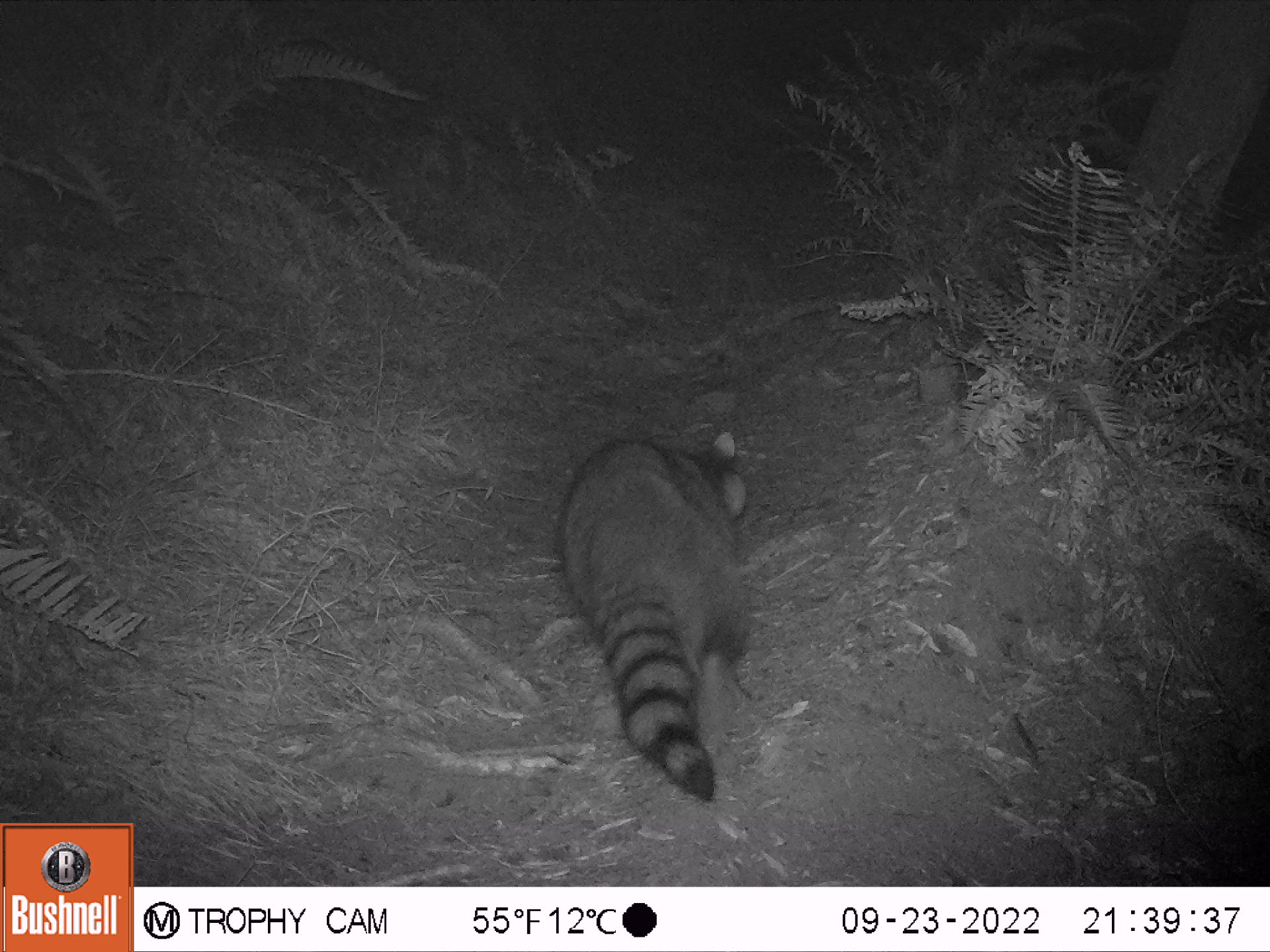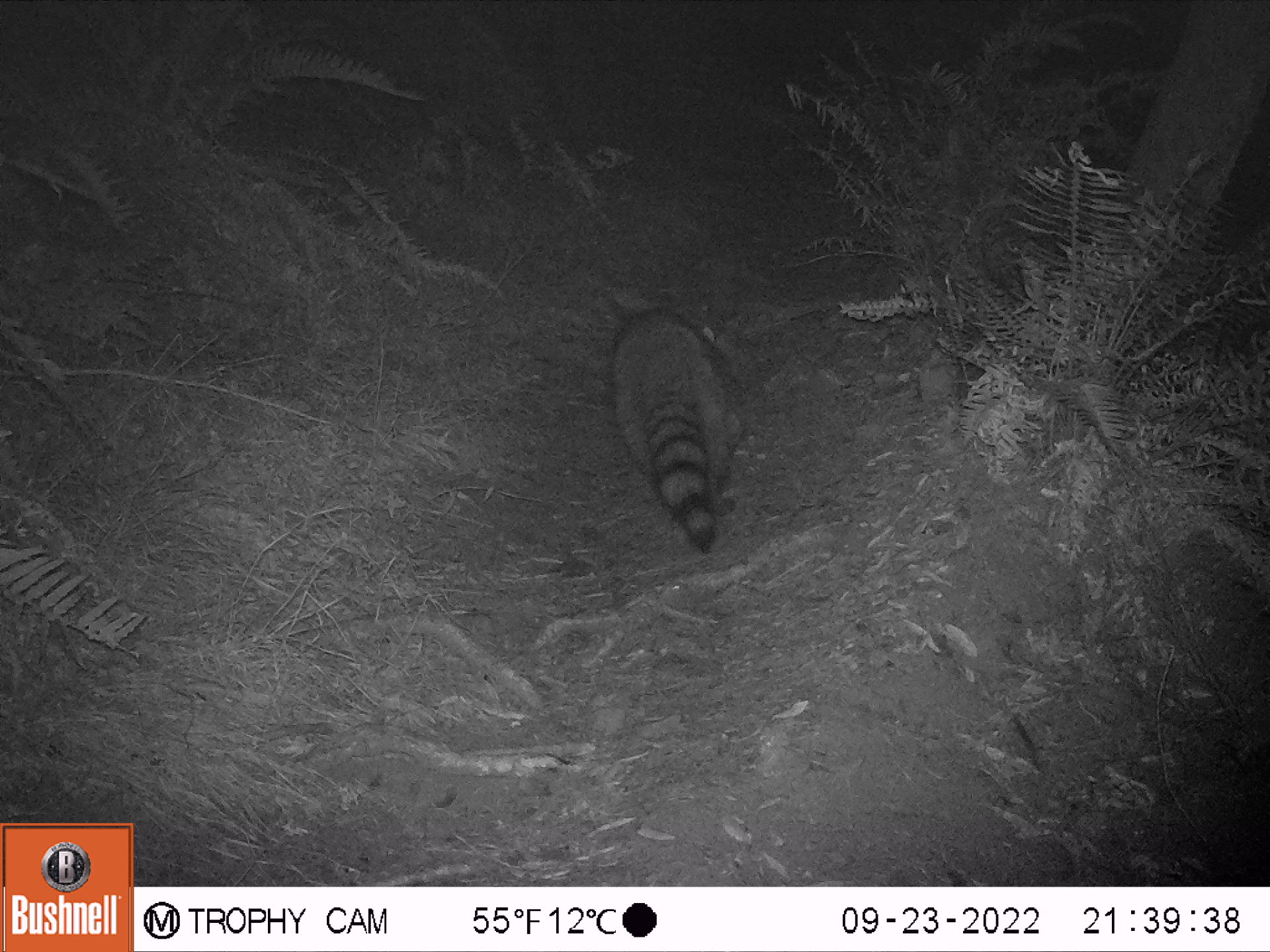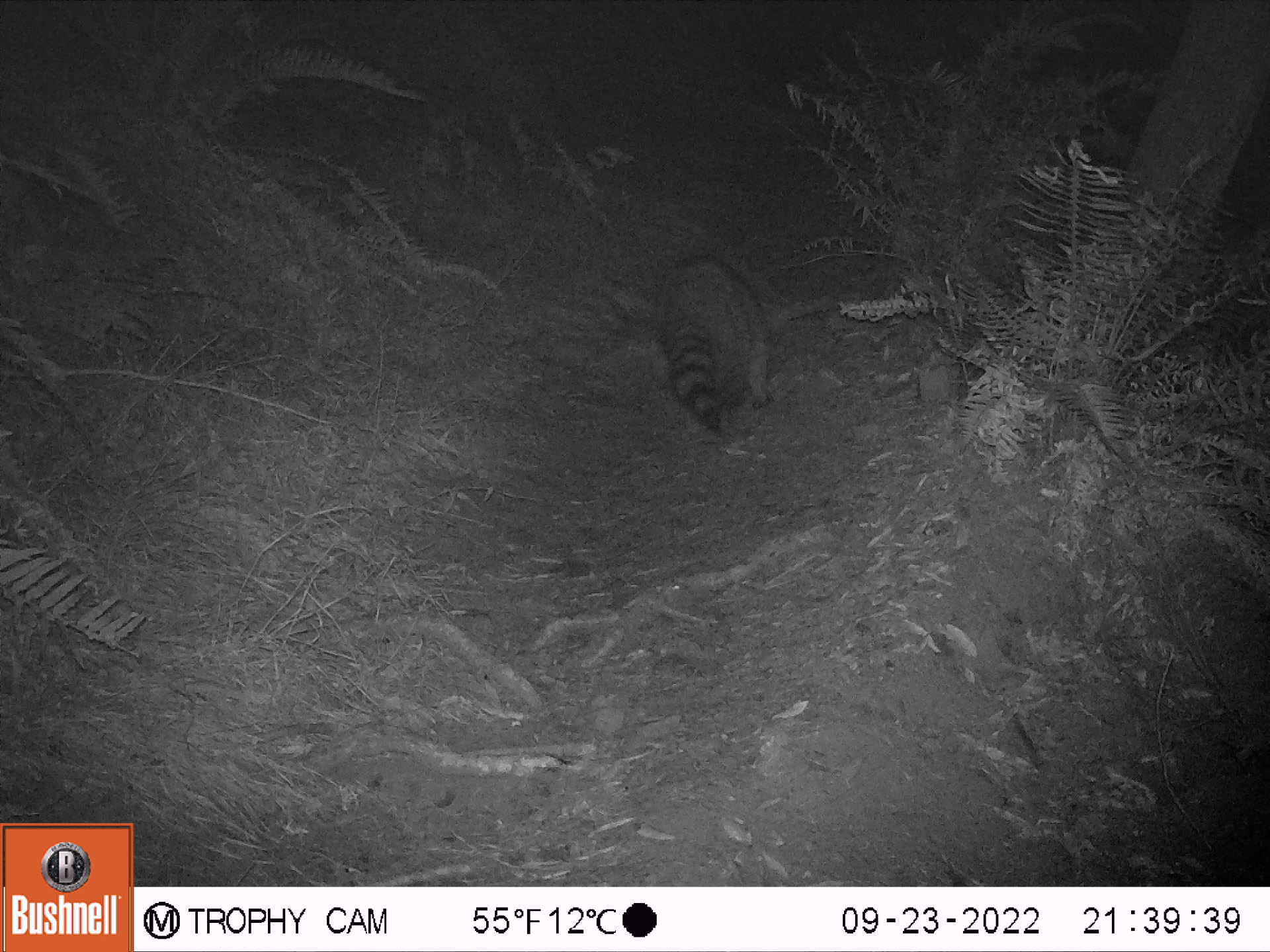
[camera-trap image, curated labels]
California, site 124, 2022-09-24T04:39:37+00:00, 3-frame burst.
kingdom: Animalia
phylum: Chordata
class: Mammalia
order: Carnivora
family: Procyonidae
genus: Procyon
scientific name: Procyon lotor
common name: raccoon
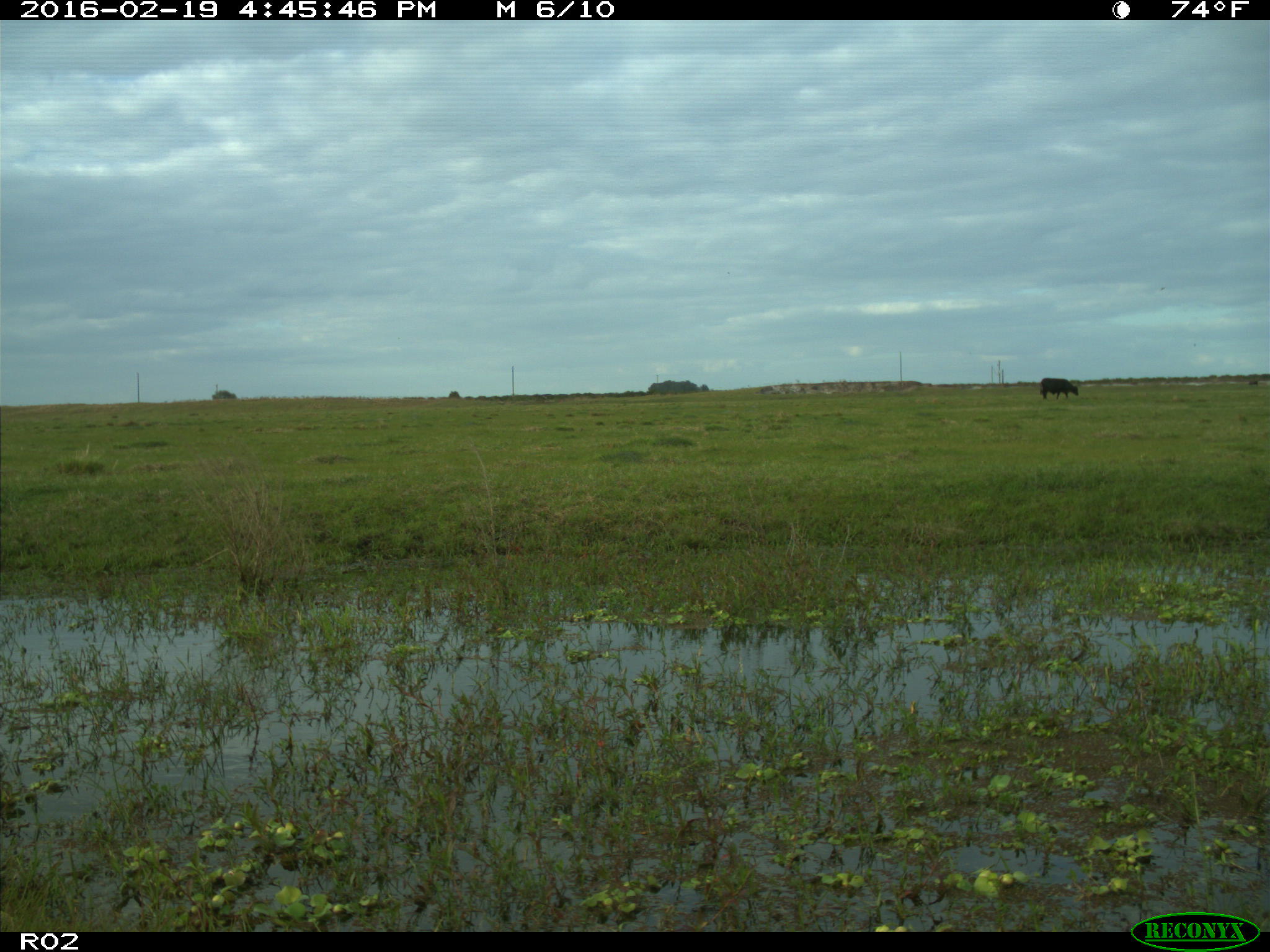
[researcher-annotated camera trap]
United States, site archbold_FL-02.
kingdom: Animalia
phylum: Chordata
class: Mammalia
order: Artiodactyla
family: Bovidae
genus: Bos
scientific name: Bos taurus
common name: domestic cow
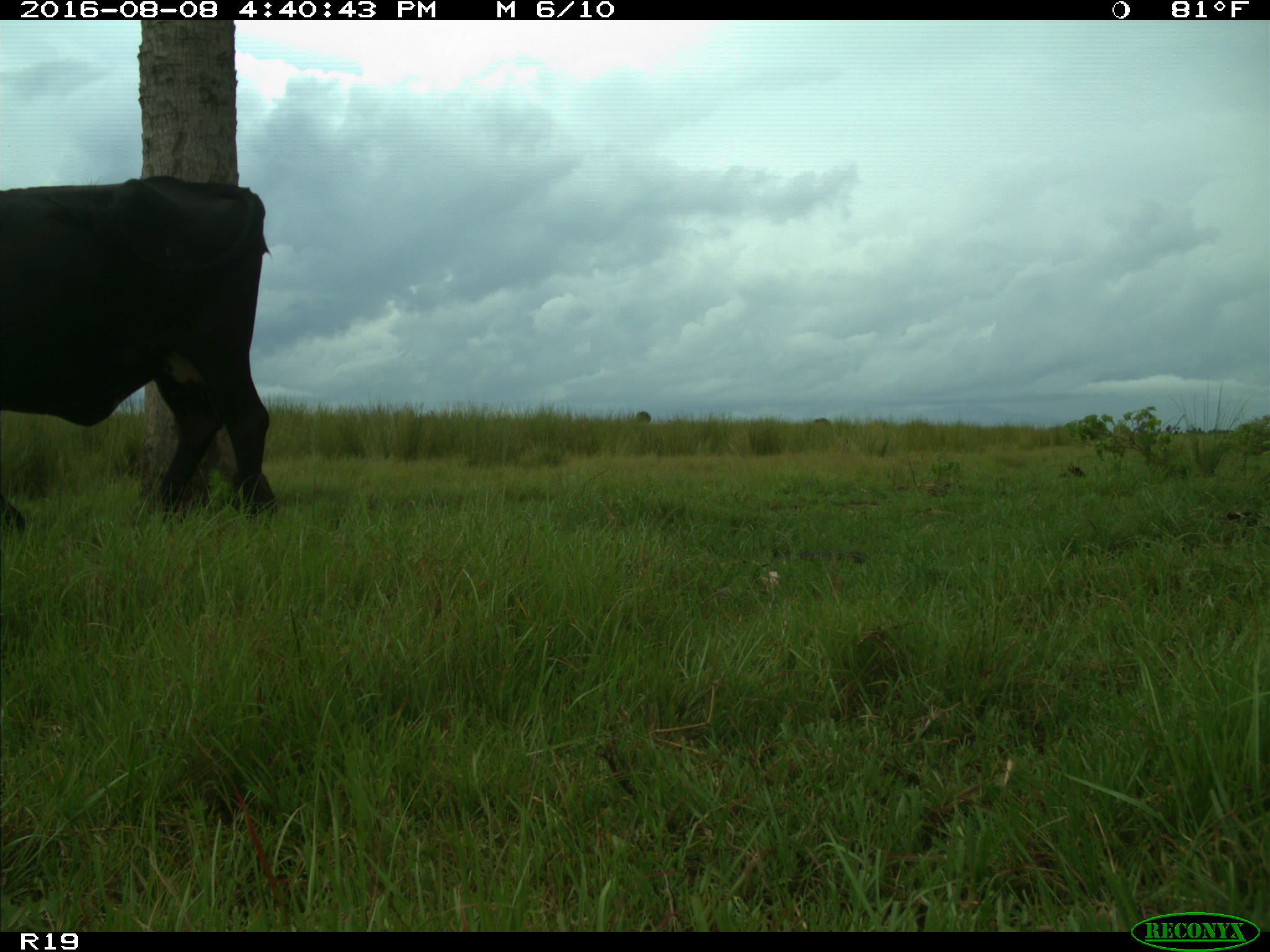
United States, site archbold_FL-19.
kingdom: Animalia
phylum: Chordata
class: Mammalia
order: Artiodactyla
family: Bovidae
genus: Bos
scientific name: Bos taurus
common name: domestic cow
Bos taurus (domestic cow).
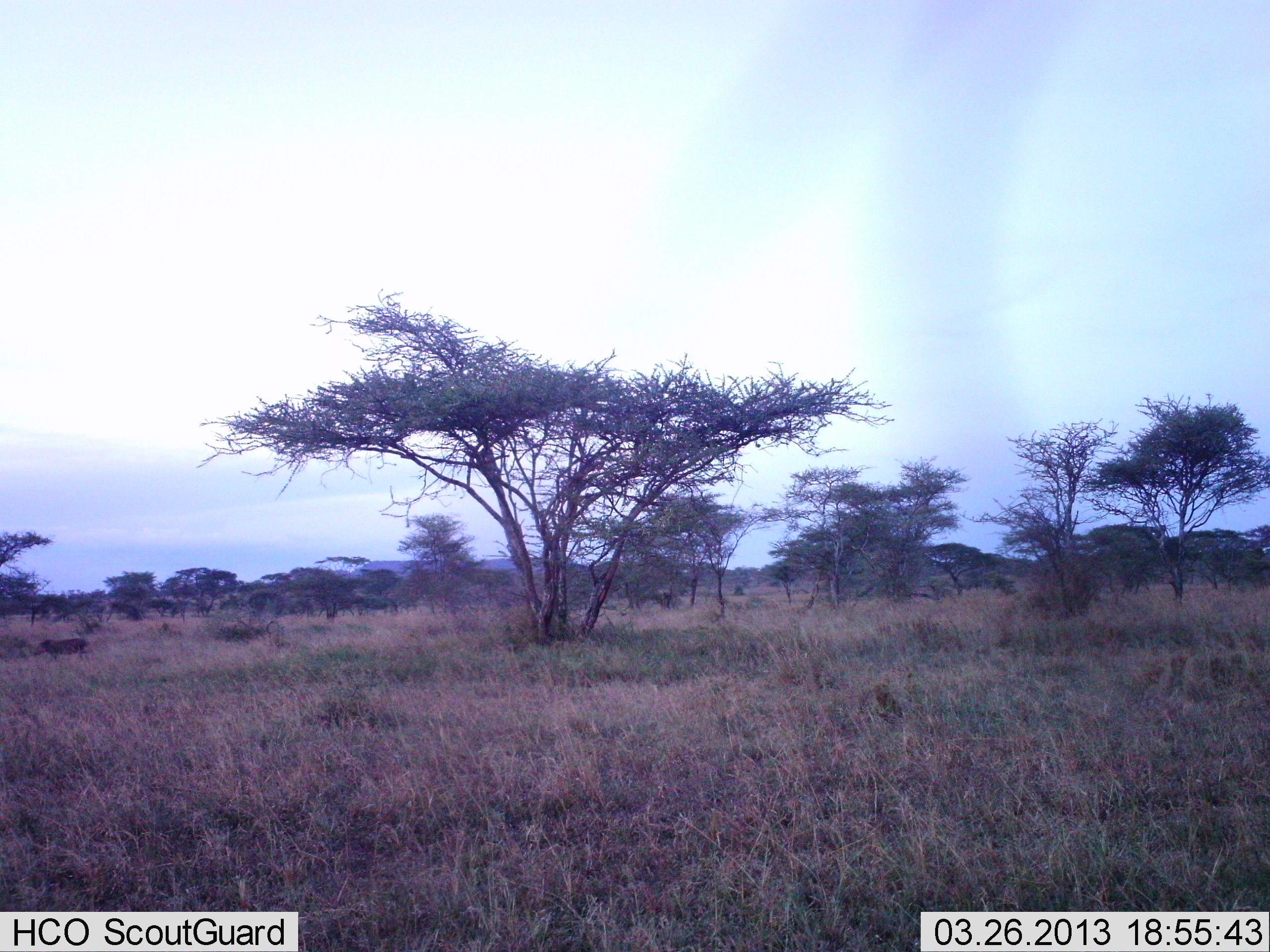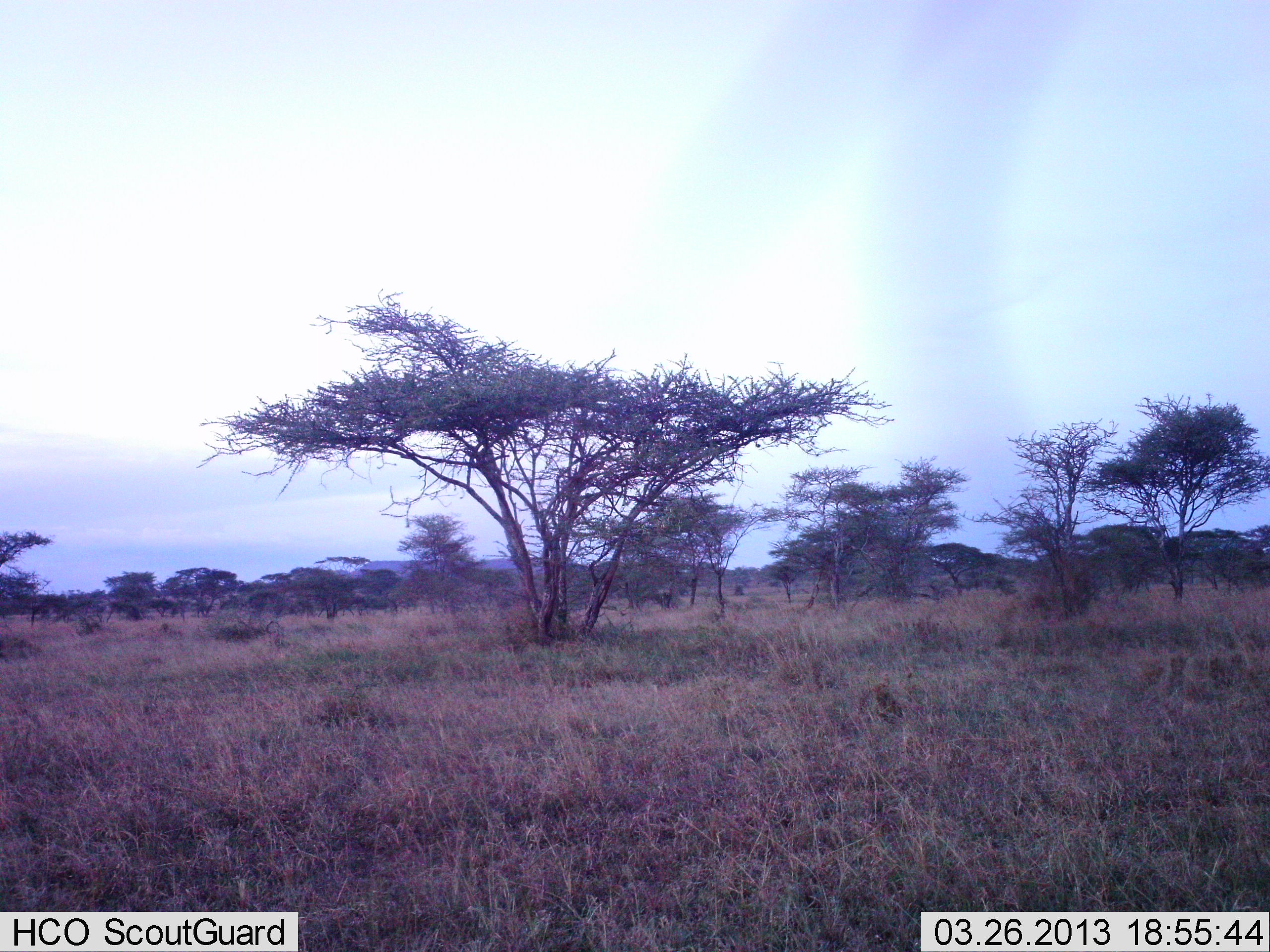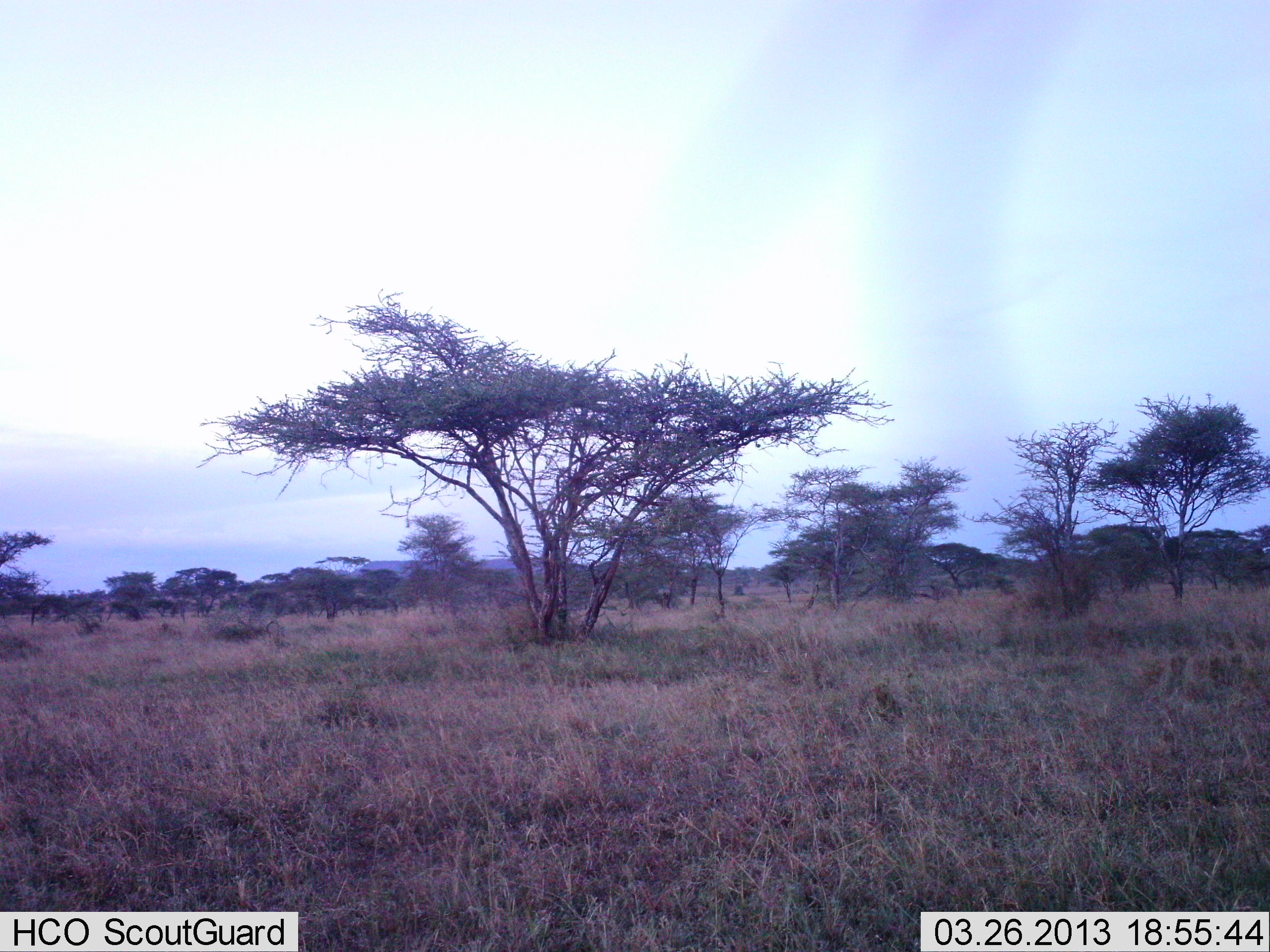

Your instructions:
Only lines that include "camera" belong in the answer; copy all of them from the listing.

Problem solution:
[camera-trap image, curated labels]
[researcher-annotated camera trap]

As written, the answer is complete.